Fig. 2. Signature profiling in stage IV colorectal cancer (CRC).

Fig. 2

a The number of mutations fitted to each signature is shown for plasma WGS data from healthy controls (n = 19, shown in red) and individuals with stage IV CRC (n = 16, shown in blue). Background subtraction was performed, and SNPs were retained (“Methods”). The potential etiology of each signature is listed12,45. Boxplots represent the median, upper and lower quartiles and whiskers indicate 1.5× IQR. One-sided Wilcoxon tests were performed, and Benjamini–Hochberg (BH)-corrected p values (q) are shown. APOBEC apolipoprotein B mRNA-editing enzyme. b Boxplots of aging and MSI signature contributions in healthy individuals (n = 19) and patients with CRC (n = 16).
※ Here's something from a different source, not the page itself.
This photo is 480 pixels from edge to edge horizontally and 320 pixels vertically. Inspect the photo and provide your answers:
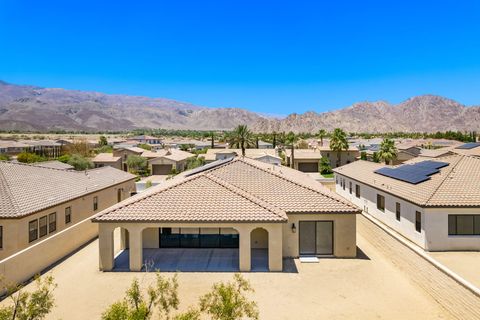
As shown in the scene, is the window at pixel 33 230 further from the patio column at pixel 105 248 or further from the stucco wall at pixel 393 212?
the stucco wall at pixel 393 212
Mutation counts are background-subtracted (“Methods”). One-sided Wilcoxon tests were performed, and adjusted p values (q) are shown. Boxplots represent the median, upper and lower quartiles, and whiskers indicate 1.5× IQR. c One-sided Pearson correlations between tumor fraction and background-subtracted mutation count for aging and MSI signatures are shown for healthy individuals (n = 19, shown in red) and patients with CRC (n = 16, shown in blue). Adjusted p values (q) are shown. The gray shaded area indicates the 95% CI of the fitted linear model. d One-sided Pearson correlations between tumor mutation burden (TMB) and mutation count per signature are shown for each patient (n = 16). Adjusted p values (q) are shown. The gray shaded area indicates the 95% CI of the fitted linear model. e Heatmap of selected aging and MSI signatures detected in CRC plasma samples with 95% specificity (n = 16, “Methods”). Detected signatures in each sample are indicated in red, non-detected signatures are shown in blue. Samples are annotated with ichorCNA ctDNA fraction and microsatellite instability status (MSI)21. Source data are provided as a Source data file. MSS microsatellite stable.